I’ve shut down Lavabit because I refuse to be complicit in the crimes against the American people and the U.S. Constitution. I wish I could say more about our situation.

What happens now? We at Lavabit have started preparing the paperwork needed to continue fighting for the Constitution in the 4th Circuit Court of Appeals.

 


  1. pardon the pun.  ↩

  

I’m the other

15 September 2013 | Jurisprudence, Politics, Security | No Comments

quote of the year:

I believe a free person needs no excuse whatsoever to keep communications secret from the government, whether those communications are weighty or frivolous. <...> I believe the mantra “what do you have to hide” is a contemptible and un-American sentiment that fundamentally misconstrues the proper relationship between citizen and state.

welcome to the New Dark Age.

  

ингсоц в действии

27 August 2013 | Culturology, Jurisprudence, Politics, Privacy, Security | 2 Comments

к слову о Гленне Гринуолде и Дэвиде МирандаЭндрю Салливан сформулировал мои ощущения максимально точно:

In this respect, I can say this to David Cameron. Thank you for clearing the air on these matters of surveillance. You have now demonstrated beyond any reasonable doubt that these anti-terror provisions are capable of rank abuse. Unless some other facts emerge, there is really no difference in kind between you and Vladimir Putin. You have used police powers granted for anti-terrorism and deployed them to target and intimidate journalists deemed enemies of the state.

You have proven that these laws can be hideously abused. Which means they must be repealed. You have broken the trust that enables any such legislation to survive in a democracy. By so doing, you have attacked British democracy itself. What on earth do you have to say for yourself?

именно.

  

this is how totalitarianism starts

21 August 2013 | Jurisprudence, Politics, Privacy, Security | 1 Comment

о нашем общем будущем:

[A] “terrorist” is anyone the spooks say is a terrorist. In the past, we might reasonably assume our intelligence agencies targeted people who presented a potential threat to us. With the Miranda detention, it’s clear that a “terrorist” is anyone who presents a threat to them.

о предъявленном ультиматуме:

I think even lifelong British bureaucrats understand that destroying the Guardian’s hardware did nothing to destroy the data that lives on it. Encrypted copies abound – if not in England, then certainly in Russia, Germany, and Brazil.

No, they did it to send a message. And that message is, Your debate is inconsequential. We control the horizontal and the vertical.
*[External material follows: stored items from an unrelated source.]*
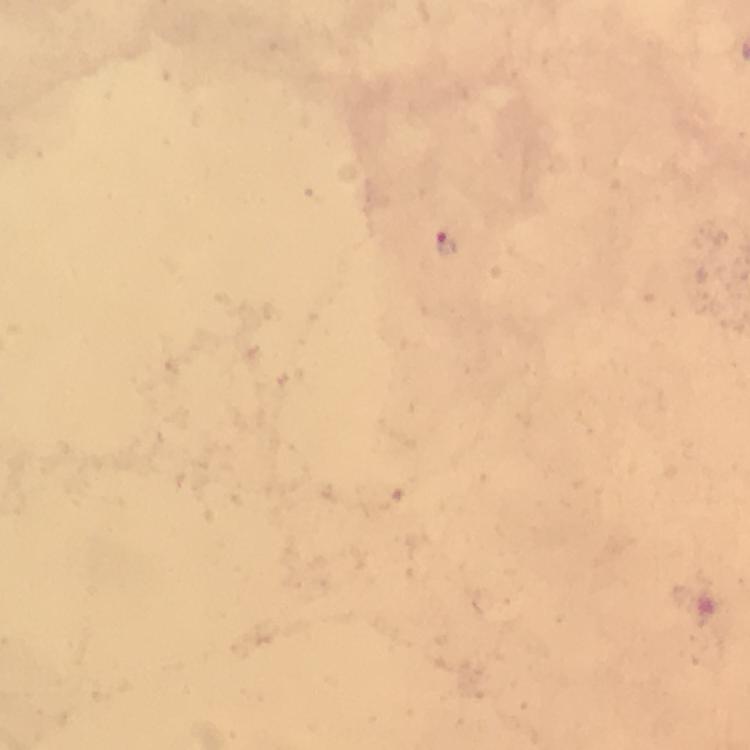
Approximate object centers, in pixels from the top-left corner.
Summary:
  - Plasmodium parasite locations: (x=445, y=244)
  - Magnification: 100x
  - Cropped from: a single field of view
  - Capture: smartphone camera through the microscope
  - Stain: Giemsa
  - Image size: 750×750 pixels
  - Immersion oil: used
  - Context: from a diagnostic examination for malaria
  - Preparation: thick blood filmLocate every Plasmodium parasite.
We’ll do what we want, and there’s nothing you can do to stop us.

о начале гражданской войны:

[Y]anking David Miranda out of a queue at Heathrow, tossing him into an interrogation room, and sweating him for nine hours <...>, too, was sending a message.

It was a warning to Greenwald but also to journalists and whistleblowers in general: The gloves are coming off. Or as the kids like to say, s**t just got real.